Николай Иванович как-то конфузливо замялся — сам понимал, как мало уместна сейчас эта формалистика. Но и отказаться от нее не мог: как же появиться пред лицом институтского начальства — и никаких оправдательных документов на руках!

— Пишите, я подпишу.

— Спасибо, спасибо, Антонина Петровна!

Николай Иванович кинулся к вещам, к своему чемоданчику, стал торопливо отыскивать бумагу.

И продукты, и хлеб уже несли. Хлеб несли стопами, по пять-шесть караваев друг на друге, едва удерживая их — так велики и тяжелы были они и так еще горячи. Густой, смачный дух ржаного хлеба, разом перебив все запахи улицы, теплой волной плыл на студентов.

— Бери... бери... — раздавали носильщики хлеб. — Комарова, получила? Федор, это твой... Ленка, не хватай с-под низу, все одинаковые... Нина, Тамара... Кто еще без хлеба?
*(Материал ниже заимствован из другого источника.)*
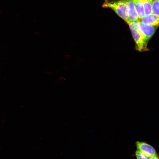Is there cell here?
Wrapping results in <instances>:
<instances>
[{"mask_svg":"<svg viewBox=\"0 0 159 159\" xmlns=\"http://www.w3.org/2000/svg\"><path fill=\"white\" fill-rule=\"evenodd\" d=\"M127 7L129 22L138 21V16L136 10L134 0H124Z\"/></svg>","mask_w":159,"mask_h":159,"instance_id":"5","label":"cell"},{"mask_svg":"<svg viewBox=\"0 0 159 159\" xmlns=\"http://www.w3.org/2000/svg\"><path fill=\"white\" fill-rule=\"evenodd\" d=\"M135 154L137 159H149L150 158L138 150L135 151Z\"/></svg>","mask_w":159,"mask_h":159,"instance_id":"10","label":"cell"},{"mask_svg":"<svg viewBox=\"0 0 159 159\" xmlns=\"http://www.w3.org/2000/svg\"><path fill=\"white\" fill-rule=\"evenodd\" d=\"M153 13L159 16V0H153Z\"/></svg>","mask_w":159,"mask_h":159,"instance_id":"9","label":"cell"},{"mask_svg":"<svg viewBox=\"0 0 159 159\" xmlns=\"http://www.w3.org/2000/svg\"><path fill=\"white\" fill-rule=\"evenodd\" d=\"M149 159H159V158L156 155L150 157Z\"/></svg>","mask_w":159,"mask_h":159,"instance_id":"11","label":"cell"},{"mask_svg":"<svg viewBox=\"0 0 159 159\" xmlns=\"http://www.w3.org/2000/svg\"><path fill=\"white\" fill-rule=\"evenodd\" d=\"M134 1L136 10L139 19L145 16L143 0H134Z\"/></svg>","mask_w":159,"mask_h":159,"instance_id":"7","label":"cell"},{"mask_svg":"<svg viewBox=\"0 0 159 159\" xmlns=\"http://www.w3.org/2000/svg\"><path fill=\"white\" fill-rule=\"evenodd\" d=\"M138 21L129 22L127 24L135 43L136 49L140 52L148 51V43L138 28Z\"/></svg>","mask_w":159,"mask_h":159,"instance_id":"2","label":"cell"},{"mask_svg":"<svg viewBox=\"0 0 159 159\" xmlns=\"http://www.w3.org/2000/svg\"><path fill=\"white\" fill-rule=\"evenodd\" d=\"M144 8L145 16L153 13L152 3L153 0H142Z\"/></svg>","mask_w":159,"mask_h":159,"instance_id":"8","label":"cell"},{"mask_svg":"<svg viewBox=\"0 0 159 159\" xmlns=\"http://www.w3.org/2000/svg\"><path fill=\"white\" fill-rule=\"evenodd\" d=\"M138 20L147 25L159 26V16L153 13L145 16Z\"/></svg>","mask_w":159,"mask_h":159,"instance_id":"6","label":"cell"},{"mask_svg":"<svg viewBox=\"0 0 159 159\" xmlns=\"http://www.w3.org/2000/svg\"><path fill=\"white\" fill-rule=\"evenodd\" d=\"M102 6L112 9L127 24L129 22L127 5L124 0H105Z\"/></svg>","mask_w":159,"mask_h":159,"instance_id":"1","label":"cell"},{"mask_svg":"<svg viewBox=\"0 0 159 159\" xmlns=\"http://www.w3.org/2000/svg\"><path fill=\"white\" fill-rule=\"evenodd\" d=\"M158 26L147 25L139 20L138 22V28L143 34L148 43Z\"/></svg>","mask_w":159,"mask_h":159,"instance_id":"3","label":"cell"},{"mask_svg":"<svg viewBox=\"0 0 159 159\" xmlns=\"http://www.w3.org/2000/svg\"><path fill=\"white\" fill-rule=\"evenodd\" d=\"M136 145L137 150L149 157L157 155L155 149L151 145L145 142L137 141Z\"/></svg>","mask_w":159,"mask_h":159,"instance_id":"4","label":"cell"}]
</instances>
Хватило точно, на каждого пришлось по караваю, глазурно-блестящему сверху, шершаво-мучнистому снизу, с шелушинками капустных листьев, на которых караваи лежали в печи. Николая Ивановича тоже наделили караваем, и он, не ожидая такой его тяжести, едва не выронил хлеб из рук...

Еще с десяток минут суеты, кутерьмы, перекличек, потом студенты разобрали рюкзаки, мешки, обтерханные чемоданы, обвязанные веревками, и нестройной толпой двинулись из деревни, унося с собою запах поля, соломы, ржи, которым они пропахли насквозь, истомно-сладостный дух горячего еще хлеба, только что покинувшего родившие его печи. Впереди, там, где был Ольшанск, минутами глухо гремело, это доносились бомбовые залпы немецких «юнкерсов», ребята и девушки шли туда, в ту сторону, на этот гром, шагать им предстояло всю ночь, и никто не знал, что сулили им этот их путь, гром впереди, но в настроении студентов не было уныния, боязливости, страха; тревожность обстановки, напротив, даже как-то бодрила, подстегивала их, они стремились домой, в свой город, а главное — у всех было гордое, радовавшее, возвышавшее сознание, что они честно работали, до самой последней возможности, до близких уже залпов артиллерии, исполнили свой долг до конца. Это было их первое такое дело в жизни, настоящее и по-настоящему взрослое, когда они чувствовали себя уже не детьми, не подростками, а нужными работниками на нужном месте, в одном строю со всем народом, видели необходимость и явственную пользу своего труда и своих рук...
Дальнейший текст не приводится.